"Oh, the facts were straight enough," she said bitterly. "It was the reasons he concealed. They thought you didn't have a chance, so they did all sorts of strange things they never tried on anyone else. You were an experiment, that's all—but you surprised them."

The hospital was looking for the wrong mental case. They had one working for them and didn't know it. He didn't doubt that she was right—about his being an experiment—but her observations were wrong. It was due entirely to their unorthodox procedures that he was alive.

She looked him over carefully and he knew that the halves of his face didn't match by a ridiculous margin, that one shoulder was heavier than the other, that his hair was in three colors. Even in repose and fully clothed, so that some of the discrepancies of his physique were hidden, he was hardly presentable.

"When I saw you standing there today, I realized what they had done to you and my loyalty to the institution and the doctor vanished," she said earnestly. "And the psychotherapy isn't to help you, it's to make sure you won't protest over what they've done. That's why I had to get you away. They've ruined you and now you must ruin them."

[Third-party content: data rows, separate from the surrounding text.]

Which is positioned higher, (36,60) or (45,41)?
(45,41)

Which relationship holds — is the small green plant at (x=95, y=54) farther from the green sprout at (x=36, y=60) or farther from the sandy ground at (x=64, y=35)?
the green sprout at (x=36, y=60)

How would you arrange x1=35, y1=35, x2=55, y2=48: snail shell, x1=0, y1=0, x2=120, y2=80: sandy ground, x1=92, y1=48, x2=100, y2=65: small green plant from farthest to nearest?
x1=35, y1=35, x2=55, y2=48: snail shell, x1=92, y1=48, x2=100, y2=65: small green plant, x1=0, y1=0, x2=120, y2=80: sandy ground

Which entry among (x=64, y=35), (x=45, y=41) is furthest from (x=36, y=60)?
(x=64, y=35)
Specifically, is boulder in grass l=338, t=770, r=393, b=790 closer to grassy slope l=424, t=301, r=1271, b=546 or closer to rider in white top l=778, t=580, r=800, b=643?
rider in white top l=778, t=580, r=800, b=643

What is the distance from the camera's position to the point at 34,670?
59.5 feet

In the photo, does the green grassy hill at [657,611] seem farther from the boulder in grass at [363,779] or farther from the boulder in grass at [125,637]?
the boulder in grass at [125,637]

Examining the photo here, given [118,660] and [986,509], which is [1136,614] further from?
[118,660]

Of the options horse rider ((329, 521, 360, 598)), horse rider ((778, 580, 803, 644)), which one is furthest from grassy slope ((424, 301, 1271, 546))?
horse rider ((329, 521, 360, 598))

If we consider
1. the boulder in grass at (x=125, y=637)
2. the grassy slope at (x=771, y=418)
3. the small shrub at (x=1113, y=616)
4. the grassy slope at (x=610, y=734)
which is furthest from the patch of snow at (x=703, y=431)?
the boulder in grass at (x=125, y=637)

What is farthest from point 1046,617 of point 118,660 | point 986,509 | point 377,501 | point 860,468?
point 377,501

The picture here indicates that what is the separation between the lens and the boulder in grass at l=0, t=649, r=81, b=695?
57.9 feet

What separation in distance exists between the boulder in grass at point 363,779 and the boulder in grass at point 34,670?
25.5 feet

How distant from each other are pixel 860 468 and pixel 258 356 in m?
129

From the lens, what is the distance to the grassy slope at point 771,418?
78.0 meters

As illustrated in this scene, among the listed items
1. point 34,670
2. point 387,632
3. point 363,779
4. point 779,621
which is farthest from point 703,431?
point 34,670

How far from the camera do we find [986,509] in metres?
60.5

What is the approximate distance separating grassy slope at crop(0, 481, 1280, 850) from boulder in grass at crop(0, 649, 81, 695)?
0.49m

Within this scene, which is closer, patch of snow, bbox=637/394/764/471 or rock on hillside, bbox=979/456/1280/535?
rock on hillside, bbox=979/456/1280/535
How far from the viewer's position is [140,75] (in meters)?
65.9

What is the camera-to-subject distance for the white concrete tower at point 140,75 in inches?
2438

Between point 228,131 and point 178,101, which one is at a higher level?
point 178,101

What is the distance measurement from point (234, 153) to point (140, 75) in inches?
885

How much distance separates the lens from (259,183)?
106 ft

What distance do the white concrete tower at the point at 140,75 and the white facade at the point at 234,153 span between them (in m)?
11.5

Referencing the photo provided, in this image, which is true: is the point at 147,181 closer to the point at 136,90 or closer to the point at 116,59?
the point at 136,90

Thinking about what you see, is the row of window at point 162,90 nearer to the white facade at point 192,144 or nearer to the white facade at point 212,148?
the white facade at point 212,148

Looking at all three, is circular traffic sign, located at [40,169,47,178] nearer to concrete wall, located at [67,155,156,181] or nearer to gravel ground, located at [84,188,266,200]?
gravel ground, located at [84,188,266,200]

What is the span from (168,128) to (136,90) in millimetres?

He had half-suspected it would come to this—but he hadn't been sure. "I don't want to ruin them," he said slowly. "I'd rather be alive, even as an experiment. And if you're thinking of a malpractice suit, you saw the files. I couldn't win against that."

"I ought to know about the files—I worked on them." Her eyes sparkled and her voice lowered. "What if the evidence is missing?"


He sat back. With her co-operation, the vital parts of the file could vanish and, with that gone, he could collect a staggering amount from the institution. He had only to appear and no jury or panels of experts would decide against him. Is that what she had planned so swiftly in the director's office—that she would share the money with him? Somehow, he couldn't believe money meant that much to her. "I can't permit it," he said. "In spite of everything, I feel obligated."

She flung herself across the narrow space. "I expected you to be noble," she sobbed. "One look at you, and I knew I had met the loneliest person in the world."

Like called to like, at least for her, and that explained why she had grimaced when she had first seen him. It was her counterpart of the receptionist's reaction. It explained, too, why she was willing to turn against the doctor she had previously adored. As for the money, she didn't want it for herself, but as bait for him—and he'd have to take her with it.